I made home-made meat patties for tea, with fries and salad.
I was determined to do some sightseeing today. We were not going to leave Cobar, this time, without seeing its main attractions.
Went to the Information and Heritage Centre, housed in a superb old two-storey stone house that was built in 1910 to be the administrative centre for the Great Cobar Mine – a copper and gold mine. Copper mining started here in 1870 and the mine became one of the largest world copper mines. Since then, several other mines had operated, following a line of lode that stretches from the NW to the SE of Cobar. In recent times, with fluctuating demand and prices, local mining has been somewhat up and down, with local employment following suit. The town’s fortunes are very mining dependent.
I bought an attractive polo short at the Centre. I would have liked to do the Heritage Walk here, which was supposed to take about an hour, but John didn’t feel up to it.

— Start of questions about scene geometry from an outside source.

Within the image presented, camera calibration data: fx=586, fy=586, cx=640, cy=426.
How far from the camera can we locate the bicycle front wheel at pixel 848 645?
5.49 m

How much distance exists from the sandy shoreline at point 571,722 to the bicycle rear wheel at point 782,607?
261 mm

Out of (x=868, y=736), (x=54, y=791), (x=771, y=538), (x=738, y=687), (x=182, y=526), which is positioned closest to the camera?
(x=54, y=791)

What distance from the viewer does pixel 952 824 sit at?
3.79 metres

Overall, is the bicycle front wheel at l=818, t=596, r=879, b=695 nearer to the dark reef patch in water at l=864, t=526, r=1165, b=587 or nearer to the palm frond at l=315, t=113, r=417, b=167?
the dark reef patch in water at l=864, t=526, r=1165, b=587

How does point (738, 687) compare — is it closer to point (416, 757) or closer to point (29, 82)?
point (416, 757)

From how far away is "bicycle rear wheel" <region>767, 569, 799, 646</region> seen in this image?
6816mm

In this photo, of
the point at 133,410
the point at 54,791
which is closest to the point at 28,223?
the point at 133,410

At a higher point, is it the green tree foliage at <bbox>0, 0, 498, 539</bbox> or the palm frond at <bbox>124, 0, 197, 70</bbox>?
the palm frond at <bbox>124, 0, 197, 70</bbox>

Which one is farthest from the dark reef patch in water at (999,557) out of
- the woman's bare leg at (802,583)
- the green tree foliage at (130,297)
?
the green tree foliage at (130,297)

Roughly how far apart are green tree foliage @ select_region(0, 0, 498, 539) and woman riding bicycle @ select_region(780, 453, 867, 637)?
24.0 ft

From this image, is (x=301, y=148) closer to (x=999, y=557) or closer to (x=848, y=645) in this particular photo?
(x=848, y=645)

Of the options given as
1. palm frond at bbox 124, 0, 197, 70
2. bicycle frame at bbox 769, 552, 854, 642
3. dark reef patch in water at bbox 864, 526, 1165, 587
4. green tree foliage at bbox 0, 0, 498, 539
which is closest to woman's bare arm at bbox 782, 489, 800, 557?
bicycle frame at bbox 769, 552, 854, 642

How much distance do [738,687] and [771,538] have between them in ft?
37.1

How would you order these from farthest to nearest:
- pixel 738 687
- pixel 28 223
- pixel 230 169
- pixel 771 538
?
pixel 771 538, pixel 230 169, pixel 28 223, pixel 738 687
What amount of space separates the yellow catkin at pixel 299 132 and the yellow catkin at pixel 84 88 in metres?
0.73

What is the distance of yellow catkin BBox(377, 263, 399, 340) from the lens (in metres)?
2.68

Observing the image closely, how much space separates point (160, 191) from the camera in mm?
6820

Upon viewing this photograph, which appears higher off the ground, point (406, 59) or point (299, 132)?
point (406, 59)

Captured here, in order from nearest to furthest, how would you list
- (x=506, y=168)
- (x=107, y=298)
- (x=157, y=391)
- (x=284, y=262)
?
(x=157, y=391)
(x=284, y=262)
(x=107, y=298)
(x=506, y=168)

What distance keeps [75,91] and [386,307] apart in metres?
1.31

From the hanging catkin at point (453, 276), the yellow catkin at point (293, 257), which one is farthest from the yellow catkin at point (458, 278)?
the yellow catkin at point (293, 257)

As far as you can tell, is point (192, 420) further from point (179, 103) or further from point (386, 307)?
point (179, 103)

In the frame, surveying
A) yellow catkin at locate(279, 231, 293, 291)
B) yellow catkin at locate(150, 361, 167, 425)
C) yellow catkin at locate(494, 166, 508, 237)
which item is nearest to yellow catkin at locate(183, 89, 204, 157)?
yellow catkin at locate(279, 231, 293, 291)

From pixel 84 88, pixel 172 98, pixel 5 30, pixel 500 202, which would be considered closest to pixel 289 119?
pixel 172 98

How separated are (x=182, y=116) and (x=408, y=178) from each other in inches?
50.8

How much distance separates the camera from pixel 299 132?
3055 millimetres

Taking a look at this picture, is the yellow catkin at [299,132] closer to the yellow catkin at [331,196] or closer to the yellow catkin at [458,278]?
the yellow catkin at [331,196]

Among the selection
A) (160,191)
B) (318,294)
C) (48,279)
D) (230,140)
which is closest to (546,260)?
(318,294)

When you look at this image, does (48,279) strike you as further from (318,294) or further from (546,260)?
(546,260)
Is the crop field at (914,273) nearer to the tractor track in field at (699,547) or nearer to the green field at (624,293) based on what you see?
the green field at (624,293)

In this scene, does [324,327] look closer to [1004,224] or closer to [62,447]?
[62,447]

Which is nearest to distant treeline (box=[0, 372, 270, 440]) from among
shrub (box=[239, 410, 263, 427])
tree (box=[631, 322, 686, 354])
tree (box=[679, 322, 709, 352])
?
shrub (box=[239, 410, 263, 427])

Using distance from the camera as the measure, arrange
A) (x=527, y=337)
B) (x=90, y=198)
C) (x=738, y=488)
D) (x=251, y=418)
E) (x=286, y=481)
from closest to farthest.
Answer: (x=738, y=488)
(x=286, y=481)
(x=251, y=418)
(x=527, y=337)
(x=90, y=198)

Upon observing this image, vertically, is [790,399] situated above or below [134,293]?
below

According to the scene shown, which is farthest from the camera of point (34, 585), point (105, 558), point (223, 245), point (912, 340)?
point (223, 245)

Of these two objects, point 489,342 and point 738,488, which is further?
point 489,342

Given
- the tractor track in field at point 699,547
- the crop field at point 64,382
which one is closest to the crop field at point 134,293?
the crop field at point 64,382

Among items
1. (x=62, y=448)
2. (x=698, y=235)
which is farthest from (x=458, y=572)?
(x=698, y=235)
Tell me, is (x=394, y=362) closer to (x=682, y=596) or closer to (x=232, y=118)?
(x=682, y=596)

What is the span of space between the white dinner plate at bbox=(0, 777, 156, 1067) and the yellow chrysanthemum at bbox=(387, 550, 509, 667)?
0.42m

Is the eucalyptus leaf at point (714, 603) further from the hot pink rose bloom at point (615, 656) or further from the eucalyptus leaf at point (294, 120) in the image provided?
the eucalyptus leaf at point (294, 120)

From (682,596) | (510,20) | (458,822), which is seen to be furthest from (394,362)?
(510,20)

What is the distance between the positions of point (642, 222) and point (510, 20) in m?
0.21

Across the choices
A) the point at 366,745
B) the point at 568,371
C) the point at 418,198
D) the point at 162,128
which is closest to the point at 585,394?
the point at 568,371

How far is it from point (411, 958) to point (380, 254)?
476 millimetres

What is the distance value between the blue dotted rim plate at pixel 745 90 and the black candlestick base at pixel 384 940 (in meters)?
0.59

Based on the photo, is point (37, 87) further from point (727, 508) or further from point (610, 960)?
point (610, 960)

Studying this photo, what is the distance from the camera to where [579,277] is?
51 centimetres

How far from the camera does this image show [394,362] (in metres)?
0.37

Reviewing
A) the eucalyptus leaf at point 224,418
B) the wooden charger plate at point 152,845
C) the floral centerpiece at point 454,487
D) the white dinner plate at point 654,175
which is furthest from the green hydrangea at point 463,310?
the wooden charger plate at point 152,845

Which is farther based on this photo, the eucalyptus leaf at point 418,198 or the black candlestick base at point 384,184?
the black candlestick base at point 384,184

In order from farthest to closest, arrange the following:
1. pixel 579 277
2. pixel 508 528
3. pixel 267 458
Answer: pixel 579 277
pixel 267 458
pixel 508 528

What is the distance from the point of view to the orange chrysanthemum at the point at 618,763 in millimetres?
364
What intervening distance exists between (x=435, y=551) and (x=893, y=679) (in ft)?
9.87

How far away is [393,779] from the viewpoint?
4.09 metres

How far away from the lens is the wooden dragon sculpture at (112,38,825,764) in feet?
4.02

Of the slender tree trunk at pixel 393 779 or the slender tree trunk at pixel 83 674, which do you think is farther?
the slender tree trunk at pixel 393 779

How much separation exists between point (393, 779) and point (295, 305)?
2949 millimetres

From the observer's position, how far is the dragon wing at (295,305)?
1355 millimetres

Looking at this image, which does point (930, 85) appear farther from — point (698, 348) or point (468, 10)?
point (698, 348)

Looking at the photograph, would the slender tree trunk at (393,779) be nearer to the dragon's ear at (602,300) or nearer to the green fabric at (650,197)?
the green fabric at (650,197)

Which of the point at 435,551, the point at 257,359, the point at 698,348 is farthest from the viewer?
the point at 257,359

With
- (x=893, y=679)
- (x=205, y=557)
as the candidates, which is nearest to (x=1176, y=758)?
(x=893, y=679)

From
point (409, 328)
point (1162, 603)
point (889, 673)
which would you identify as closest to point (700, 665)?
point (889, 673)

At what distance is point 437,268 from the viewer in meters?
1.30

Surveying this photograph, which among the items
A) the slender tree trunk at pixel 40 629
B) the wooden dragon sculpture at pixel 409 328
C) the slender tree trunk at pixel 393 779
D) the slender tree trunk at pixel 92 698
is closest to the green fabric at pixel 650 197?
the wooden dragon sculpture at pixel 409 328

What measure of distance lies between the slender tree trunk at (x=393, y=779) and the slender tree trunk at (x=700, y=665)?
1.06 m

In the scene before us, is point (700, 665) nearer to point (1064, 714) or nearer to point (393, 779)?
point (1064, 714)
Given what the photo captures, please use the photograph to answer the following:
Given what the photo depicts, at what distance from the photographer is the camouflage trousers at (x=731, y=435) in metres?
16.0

We drove out to Fort Bourke, a hill just out of town, that was the site of Cobar’s first gold mine.
Cobar open cut mine, with the town beyond
Today, there is a lookout at the top, with views across the surrounding flat plains, and down into a big open cut mine, where one can see entrances to underground workings too.
In the shadow is the entrance to underground workings
Cobar’s water supply comes from some 400kms away to the east and is piped/pumped up into storage tanks on top of Fort Bourke.
From the lookout, the line of lode was made obvious by the line of mine poppet heads we could see.
Whilst John and I walked up to the Lookout, which was all of about 50 metres away from the parked car, Couey must have had one of her anxiety attacks at seeing us walking away. When we got back, she had managed to wriggle right out of her car harness and was loose in the car. Houdini dog!
Flat plains surrounding Cobar
Back down the hill, at the entrance to town, there was an unusual “welcome” feature, made from part of the smelter remains of the early Great Cobar Copper Mine workings. It looks kind of “industrial” and could not be called pretty, but seemed an appropriate way to use this long existing dump area. But incongruous green boxes house the lights that illuminate the Cobar lettering at night.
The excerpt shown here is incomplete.